Pada titik terendah perdagangan Brent sempat menyentuh 64,03 Dolar AS per barel, dan WTI turun hingga 60,45 Dolar AS — harga terendah dalam empat tahun terakhir.
Dalam sepekan, harga Brent turun 10,9 persen, menjadi penurunan mingguan terbesar dalam satu setengah tahun terakhir. Sedangkan WTI mencatat penurunan 10,6 persen, yang merupakan penurunan mingguan terbesar dalam dua tahun.
"Menurut saya, harga minyak saat ini sudah mendekati nilai wajarnya, setidaknya sampai ada gambaran yang lebih jelas tentang seberapa besar permintaan yang benar-benar menurun," kata Scott Shelton, pakar energi dari United ICAP.
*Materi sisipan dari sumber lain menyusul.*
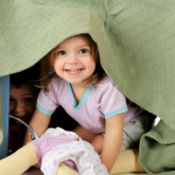 children playing in a playhouse made from a table and blanket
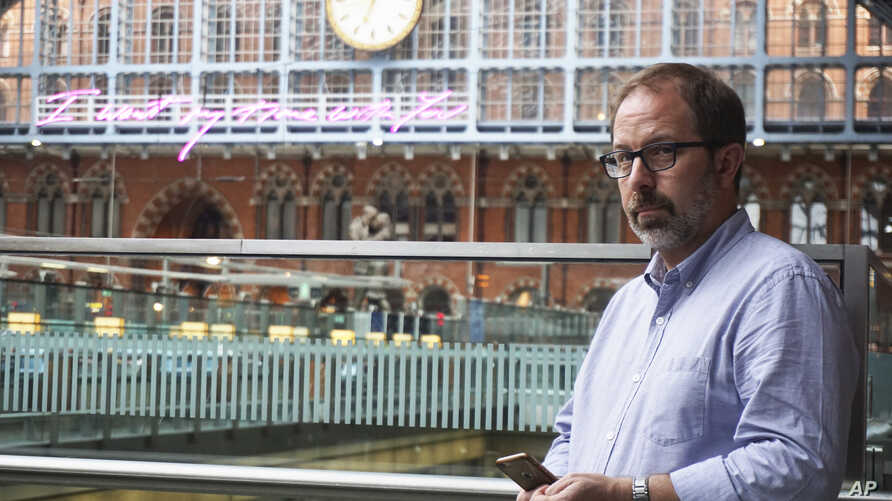 Russia expert Keir Giles, who was targeted in a LinkedIn breach, poses for a portrait during an interview at London's St. Pancras Station, June 4, 2019.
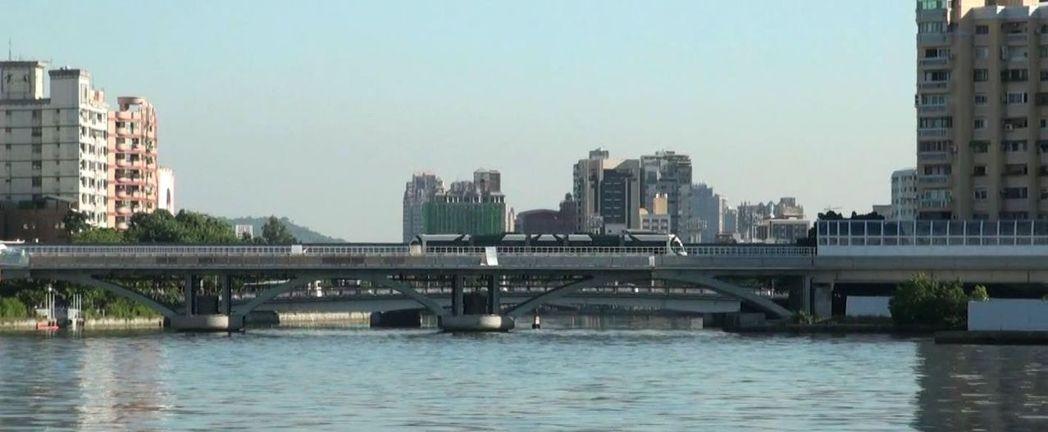 高雄輕軌列車穿越愛河入海口上方的橋面。記者楊濡嘉/攝影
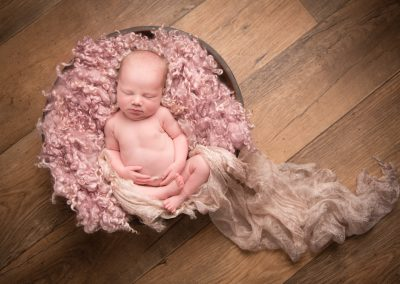 newborn baby girl pink curls wooden bowl pink silk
Shelton juga memperkirakan harga WTI bisa turun ke kisaran pertengahan hingga akhir 50 Dolar AS per barel dalam waktu dekat, sambil mengingatkan bahwa permintaan global berpotensi terus melemah.
Tidak hanya minyak, harga komoditas lain seperti gas alam, kedelai, dan emas juga ikut turun. Pasar saham global pun mengalami penurunan tajam.
Bank investasi JPMorgan kini memperkirakan peluang terjadinya resesi ekonomi global meningkat menjadi 60 persen pada akhir tahun ini, naik dari perkiraan sebelumnya sebesar 40 persen.